- _Problem statement_
Transcribe exactly, and without pictures, the lines from the one that contains "Caonze/n. Iguaçu. Casa" through the last line of the material.

[Recorded data — start]

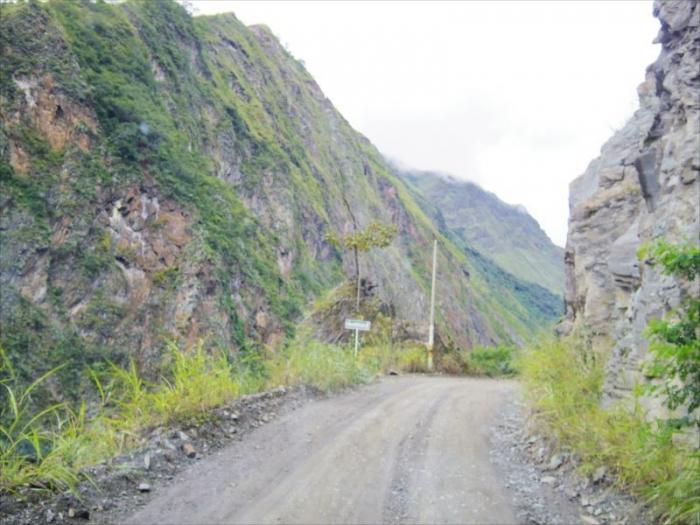 クスコからマチュピチュ村へ (11)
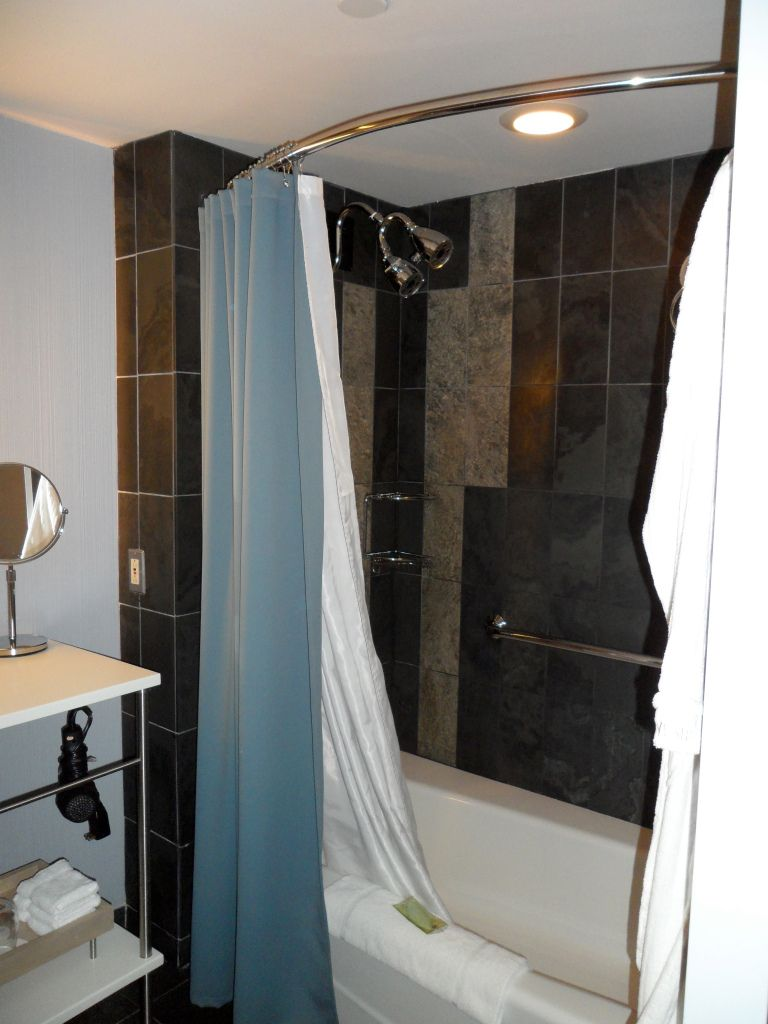 Grand Deluxe Guest Bathroom Therapeutic Spa Shower The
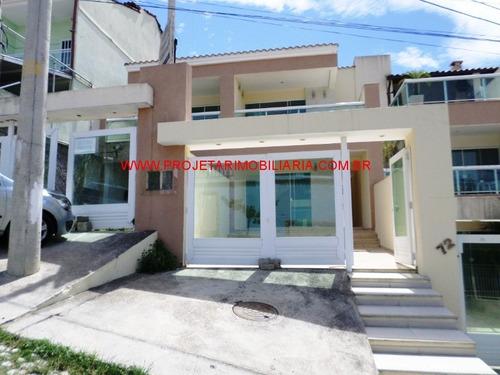 Caonze/n. Iguaçu. Casa Triplex- 2 Suítes (1 C/sacada), 3 Banheiros, Sala, Cozinha Planejada E Garagem. - Ca00417 - 32690708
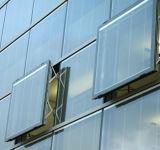 6A、9A、12Aは建物に使用した強くされたガラスか低いEガラスが付いているガラスを絶縁した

[Recorded data — finish]

- _Response area_
 Caonze/n. Iguaçu. Casa Triplex- 2 Suítes (1 C/sacada), 3 Banheiros, Sala, Cozinha Planejada E Garagem. - Ca00417 - 32690708
 6A、9A、12Aは建物に使用した強くされたガラスか低いEガラスが付いているガラスを絶縁した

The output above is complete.